L’ANEF signe la pétition « Micheline’s Three Conditions » adressée à la National University Ireland, Galway (NUI Galway):
Dr Micheline Sheehy Skeffington, a botanist for 34 years at NUI Galway, last month won a case against the University who were found to have discriminated against her because of her gender when they failed to promote her to Senior Lecturer. However, five other eligible women lecturers at NUI Galway were also denied promotion in 2009 and have a similarly strong case. Dr Sheehy Skeffington is donating her €70,000 damages to these women to help them pay legal fees to fight the University for their right to be promoted.
The fight for women’s rights is as important as ever. Women are overwhelmingly under-represented in senior academic roles at third-level institutions in Ireland. Of the Irish institutions examined, NUI Galway has the lowest percentage of women holding senior academic posts with only 21% at Senior Lecturer and above.
In addition, Dr Sheehy Skeffington, granddaughter of famous suffragette Hanna Sheehy Skeffington, has been asked by the University to join a task force designed to review gender equality practices. This is part of the aim to win an Athena SWAN award. She will agree to join the task force ONLY if the University meets three conditions, which she also feels are essential for the award.
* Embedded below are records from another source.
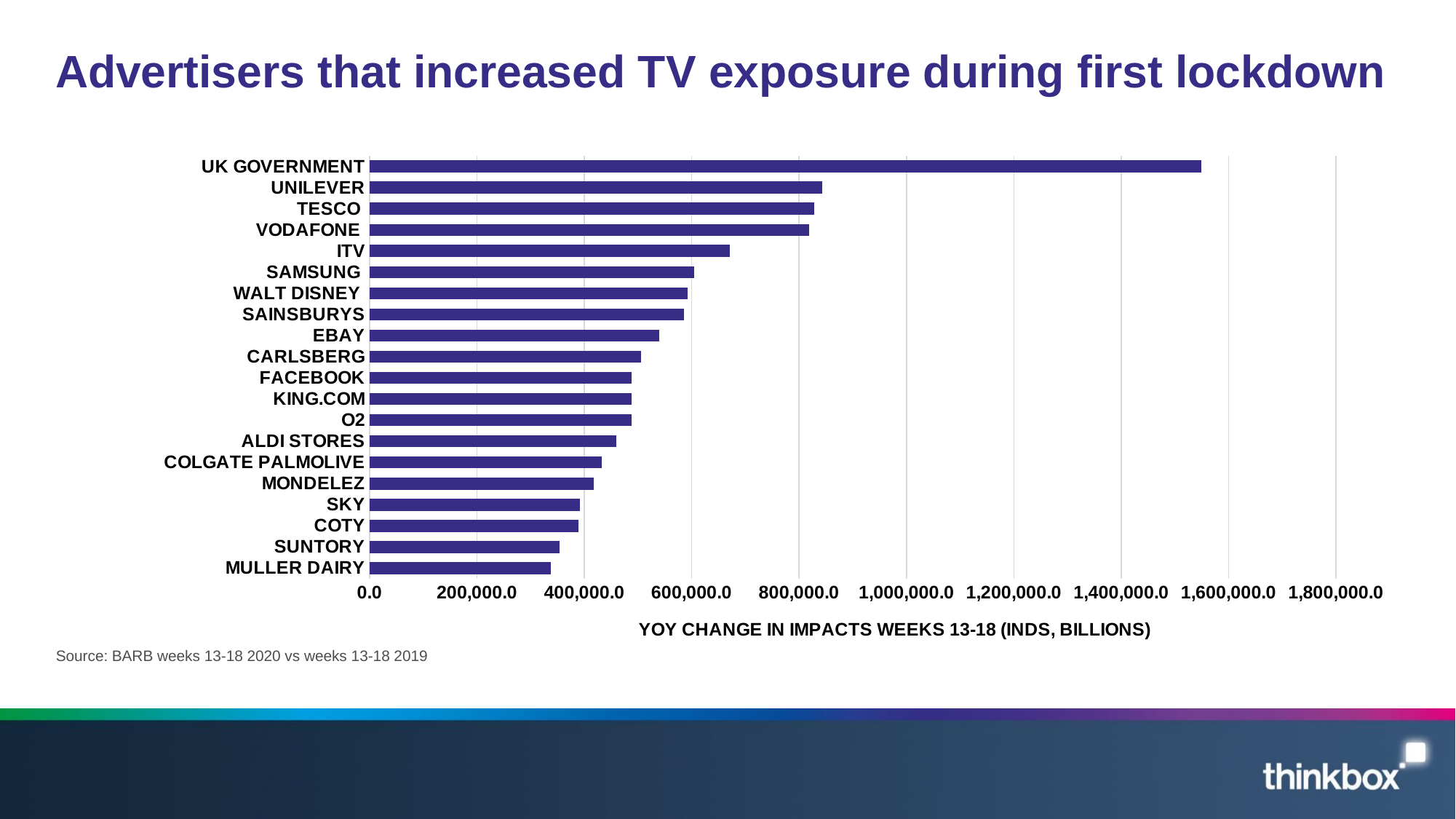
Which has the larger YOY change in impacts, MONDELEZ or UNILEVER? UNILEVER Which has the larger YOY change in impacts, ITV or EBAY? ITV What kind of chart is shown on the slide? bar chart Is the value for UNILEVER greater or less than 800,000.0? greater Is the value for SUNTORY greater or less than 400,000.0? less What is the title of the horizontal axis? YOY CHANGE IN IMPACTS WEEKS 13-18 (INDS, BILLIONS) Is the value for ALDI STORES greater or less than 400,000.0? greater How many advertisers are listed on the chart? 20 Which advertiser has the largest YOY change in impacts? UK GOVERNMENT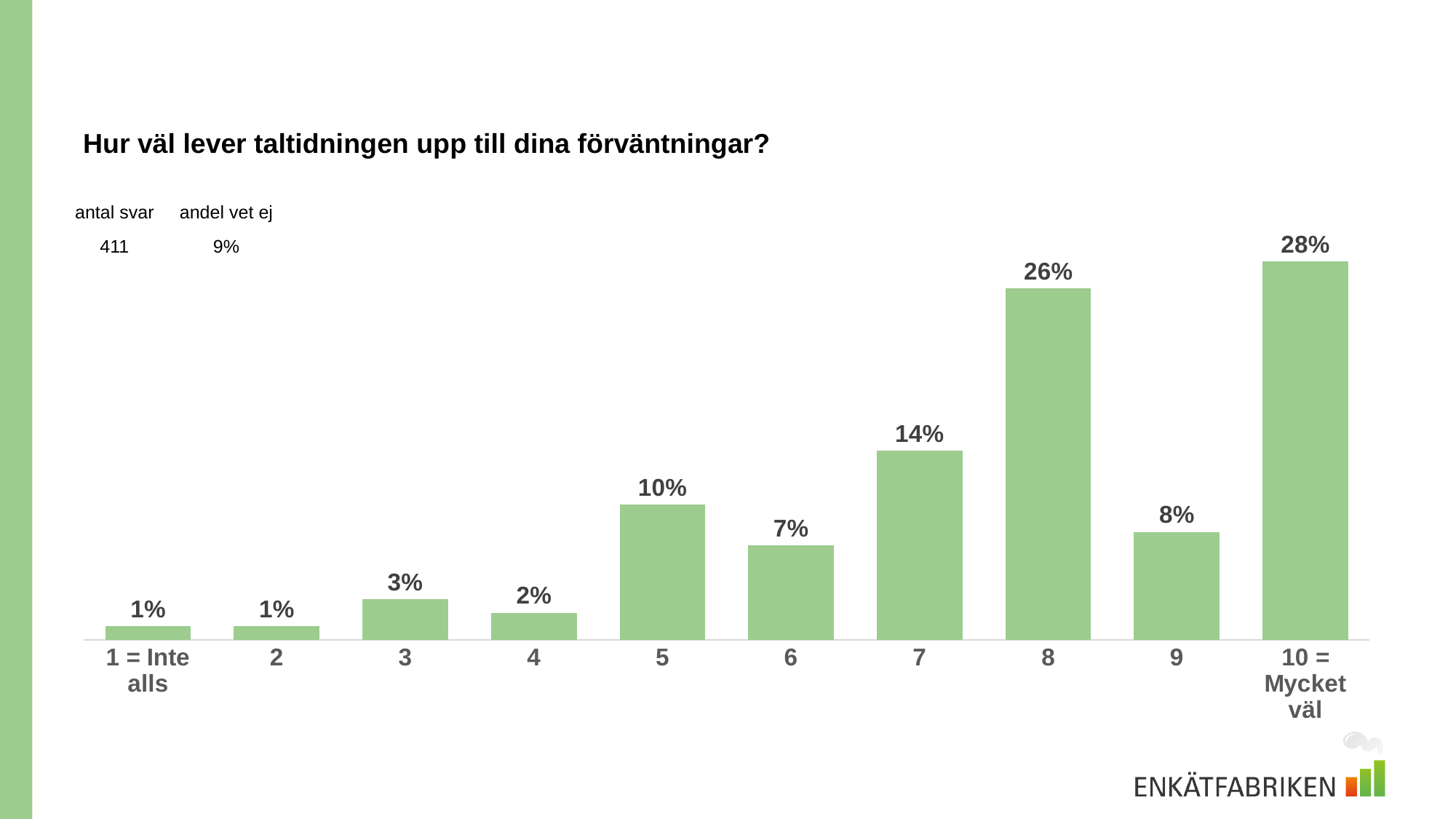
Which is larger, the value for category 6 or the value for category 7? 7 What is the value for '10 = Mycket väl'? 28% What is the value for category 8? 26% Which category has the highest value? 10 = Mycket väl What is the difference between the values for category 7 and category 5? 4% How many categories are shown on the x axis? 10 What is the 'antal svar' shown on the slide? 411 What kind of chart is shown on the slide? Bar chart What is the value for category 5? 10% What is the value for category 4? 2% What is the title of the chart? Hur väl lever taltidningen upp till dina förväntningar? What is the difference between the values for category 8 and category 9? 18%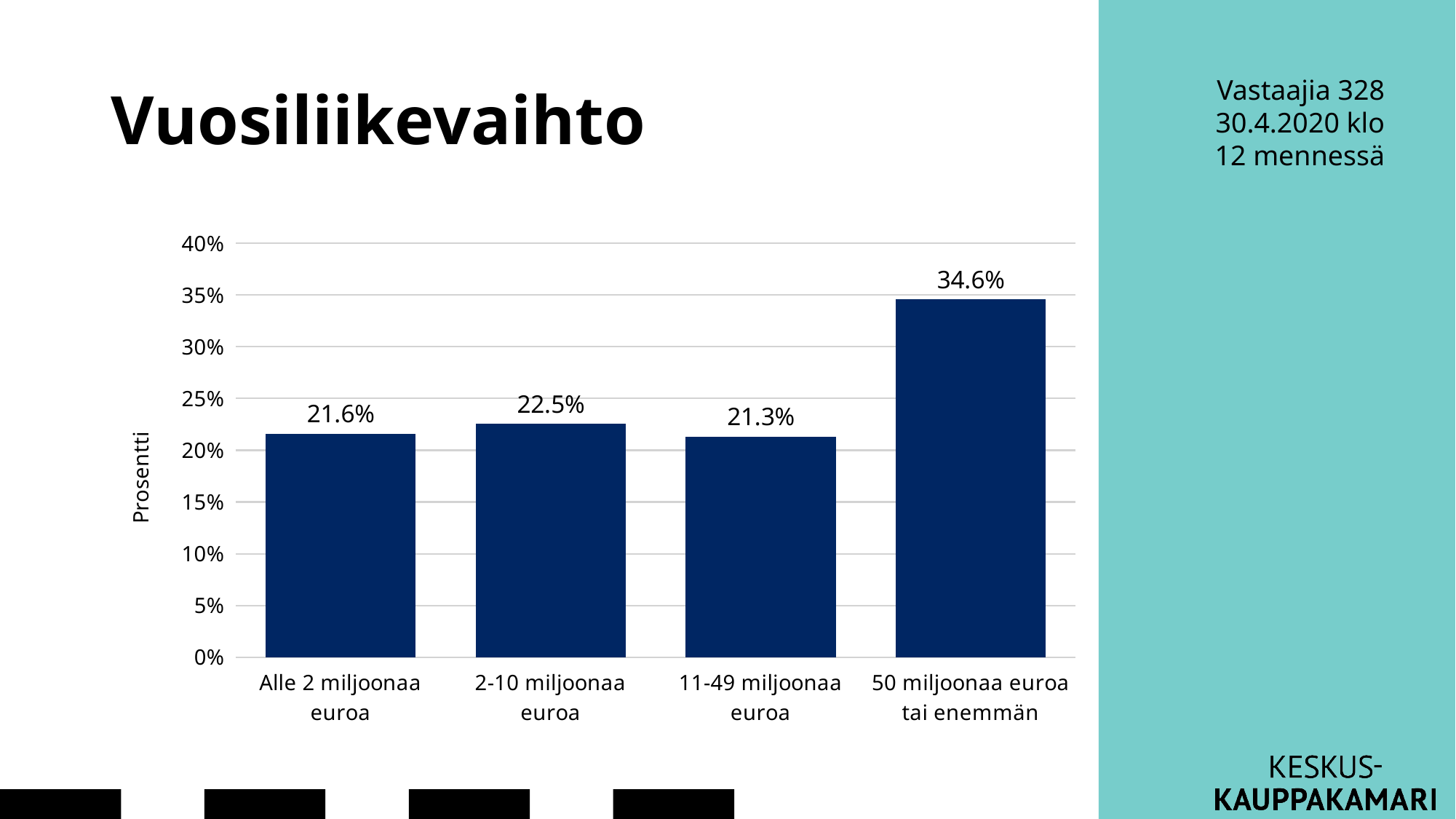
What is the difference between the values for "2-10 miljoonaa euroa" and "11-49 miljoonaa euroa"? 1.2% What is the value for "11-49 miljoonaa euroa"? 21.3% What is the value for "50 miljoonaa euroa tai enemmän"? 34.6% What is the difference between the values for "50 miljoonaa euroa tai enemmän" and "2-10 miljoonaa euroa"? 12.1% What kind of chart is shown on the slide? bar chart Which is larger, the value for "50 miljoonaa euroa tai enemmän" or the value for "Alle 2 miljoonaa euroa"? 50 miljoonaa euroa tai enemmän What is the value for "Alle 2 miljoonaa euroa"? 21.6% What is the value for "2-10 miljoonaa euroa"? 22.5% Which category has the highest value? 50 miljoonaa euroa tai enemmän What is the title of the chart on the slide? Vuosiliikevaihto Is the value for "50 miljoonaa euroa tai enemmän" greater or less than 30%? greater How many categories are shown on the x axis? 4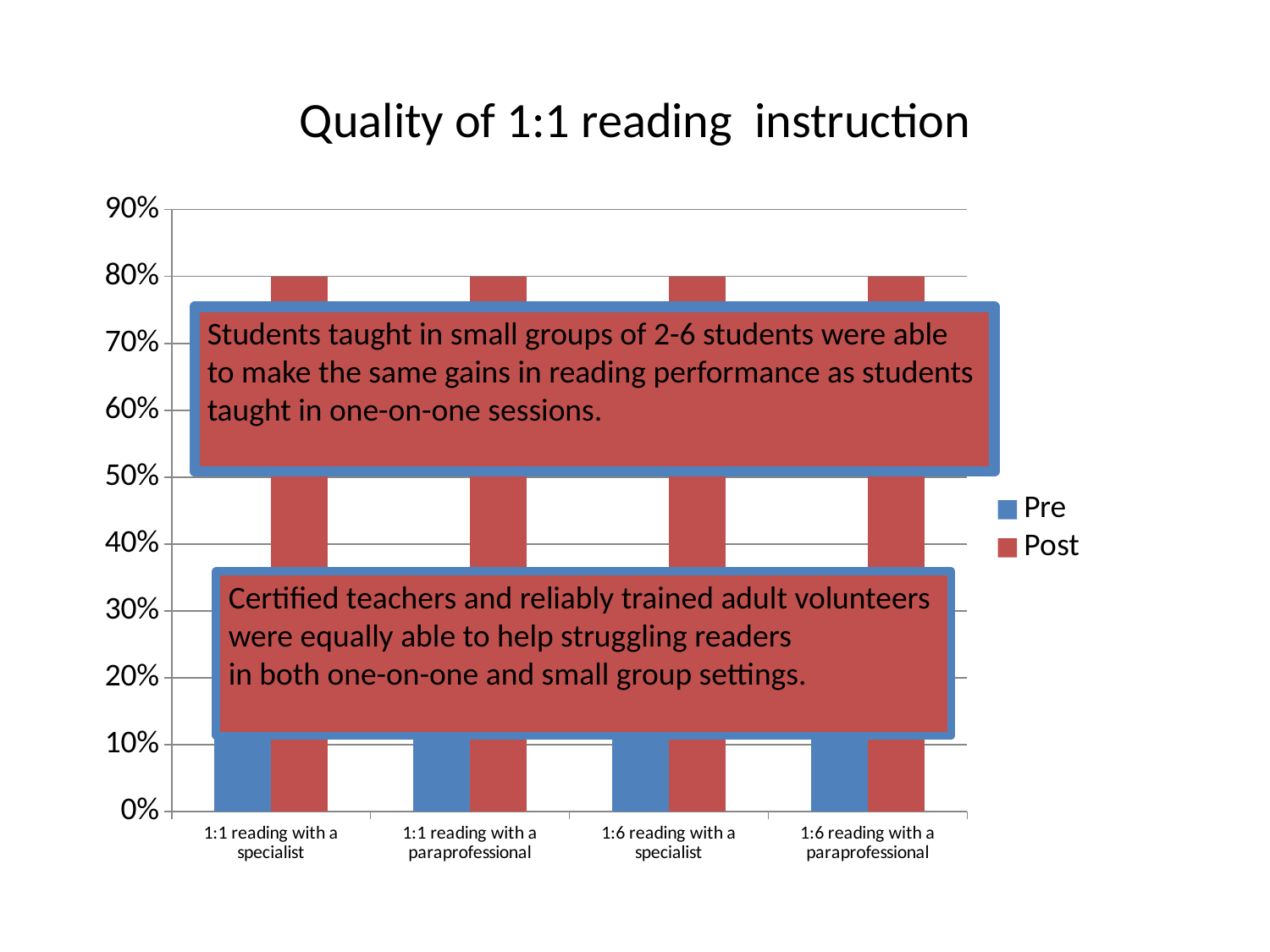
Is the Pre value for 1:6 reading with a specialist greater or less than 50%? less Which series is shown in red? Post How many series does the legend list? 2 What is the Post value for 1:1 reading with a specialist? 80% What kind of chart is shown on the slide? bar chart For 1:1 reading with a paraprofessional, which is larger, the Pre value or the Post value? Post Is the Pre value for 1:1 reading with a specialist greater or less than 10%? greater Is the Post value for 1:6 reading with a specialist greater or less than 70%? greater What is the Post value for 1:1 reading with a paraprofessional? 80% What is the title of the chart? Quality of 1:1 reading instruction What is the Post value for 1:6 reading with a paraprofessional? 80% How many categories are shown on the x axis? 4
Please sign this petition and demand that NUI Galway meet Micheline’s three conditions. When signing the petition, please indicate if you are NUI Galway staff, student, past staff or past student in the Commentary box.
These are Dr Sheehy Skeffington’s three conditions:
1. That NUI Galway promotes the five other women who, along with Dr. Sheehy Skeffington, were interviewed but not promoted in 2009 when only one woman was promoted out of 15 applying but 16 men were promoted out of 32 applying. The women want their promotion back-dated to 2009 but are willing to forgo any damages because it is the recognition of their worth which means most to them.
2. That NUI Galway admits that the subsequent round of promotions in 2014, for which there have been at least 20 appeals, was also flawed. That NUI Galway immediately puts this right in a way which at least ensures gender balance among the successful candidates. The only fair way to do this is to promote all the shortlisted candidates, all of whom were deemed eligible, as half of them were female.
3. That the aim of any attempt by NUI Galway to address the issue of gender imbalance in senior posts be to have an equal number of women as men in such posts and that NUI Galway starts to achieve this aim by promoting the same percentage of women from each level as the percentage of women at that level. According to recent government statistics, in NUI Galway, there are 53% women lecturers (lowest level), but only 30% senior lecturers and 14% professors. For non-academic posts, it is a similar pattern.